*** Textauszug
Da darf man sich tatsächlich etwas gönnen. Und Zeit, es zu genießen, hat man sowieso.
Der Reichtum, den wir vergessen haben
Das erfuhr ja nicht nur Frauenberger in dieser stillgelegten Zeit 2020, wie sehr einen gerade dieses Gebremst-Werden daran erinnerte, was wir uns in unserem von Unverbindlichkeit, Hast und Termindruck geprägten Leben alles nicht mehr gönnen. Eigentlich die ganze Freude am Leben, wenn man es recht bedenkt – die Lust am unbeschwerten Laufen, am völlig zwecklosen Schweifen und Ausruhen, an einer nicht von der Uhr getriebenen Essenspause und dem Gefühl, dass man überhaupt keinen Marathon schaffen muss, sondern richtig Zeit hat.
Das ist wahrer Reichtum.
Und so bestaunt man mit Frauenberger alte Grenzsteine, klettert auf Aussichtstürme, genießt berühmte Fernblicke und erinnert sich an die Leute, die den Rennsteig zu einer Legende gemacht haben. Man beschaut sich berühmte Quellen und Wasserscheiden und freut sich wie ein Schneekönig, wenn man am Ende aller Nase lang eine unsichtbare Grenze überschreitet, was gerade im südlichen Teil des Rennsteigs bis 1989 schier unmöglich war.
******
Deine Aufgabe: Schreib den Text über die Wanderung auf dem Rennsteig im selben Ton weiter, anschließend an seinen letzten Satz. Die Datensätze haben damit nichts zu tun.
*** Auszug aus Datensätzen
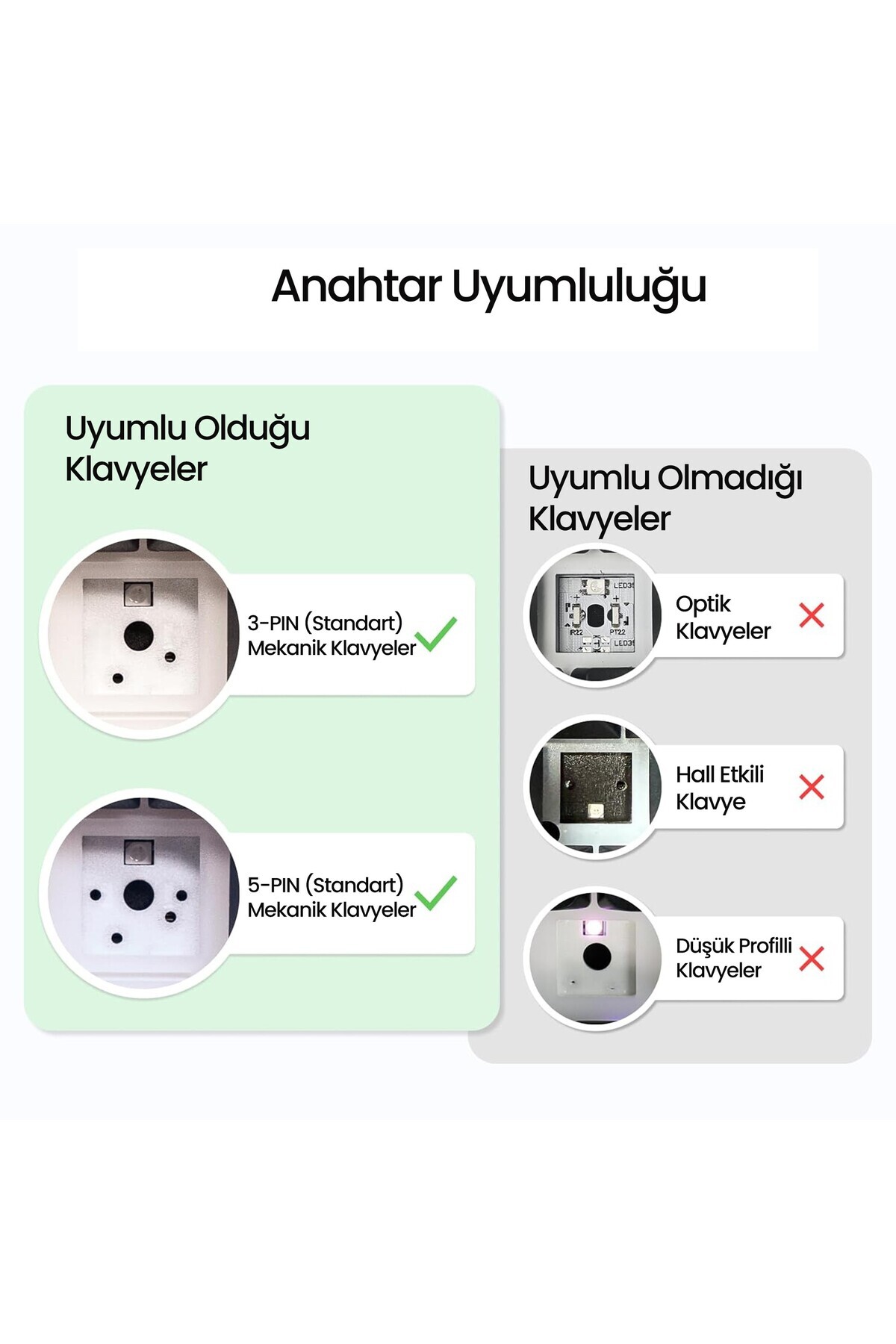 Anahtar Uyumluluğu

Uyumlu Olduğu Klavyeler

3-PIN (Standart) Mekanik Klavyeler

5-PIN (Standart) Mekanik Klavyeler

Uyumlu Olmadığı Klavyeler

LED3
IR22
PT22
LED3

Optik Klavyeler

Hall Etkili Klavye

Düşük Profilli Klavyeler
******
Lösung:
Man schaut in Kirchen, darf sich mit Frauenberger an die Zeit erinnern, als die Schulkinder noch mit Schiefertafel und Griffel in die Schule gingen, und macht sich Gedanken über urgesundes Quellwasser. Es war also tatsächlich höchste Zeit auch für Frauenberger, den ganzen Steig noch mal von Hörschel bis Blankenstein komplett abzulaufen, Altbekanntes wiederzuentdecken und unterwegs trotzdem immer wieder Neues zu finden. Von den abschweifenden Gedanken ganz zu schweigen, die den wandernden Koch eben auf allerlei Rezepte brachten, die er ganz persönlich mit dem Rennsteig und einzelnen sehr markanten Stationen verbindet.
Einfach mal weg …
Das Buch macht also doppelt Appetit – einerseits auf einen Wanderweg, der tatsächlich dazu einlädt, einfach mal den Rucksack zu packen (wetterfeste Kleidung nicht vergessen) und sich für sechs oder acht Tage völlig auszuklinken. Und andererseits auf durchaus herzhafte Gerichte, die eigentlich davon erzählen, dass sie wirklich zum Sonntag gehören – was bei Wildschweinsauerbraten beginnt, mit venezianischer Kalbsleber und Schmalkaldener Hirschbraten munter weitergeht und natürlich zwischendurch immer wieder in süßer Gaumenfreude seinen Gipfelpunkt erreicht.
Und es gibt natürlich auch Rustikales zwischendurch, manches Gericht, in dem der Fernsehkoch seine Erinnerungen aufbereitet – wie mit der Oberhofer Bauernmarktsuppe, dem Erbseneintopf oder der Thüringer Kartoffelsuppe. Man kann die ganze Wanderung also auch gemütlich zu Hause nachkochen.
Aber spätestens beim Blättern durch die Kapitel wird einen das kribbelnde Gefühl packen, dass es sich vielleicht doch lohnt, den nächsten Zug zu nehmen und Wald und Weite zu genießen – die Nase im Wind. Muss ja nicht im Winter sein, wie die Frauenbergers. Die Fotos im Buch jedenfalls erzählen vom Sommer und davon, wie wohltuend grüne Wälder und weite Aussichten in ein von der Sonne erhelltes Land sind.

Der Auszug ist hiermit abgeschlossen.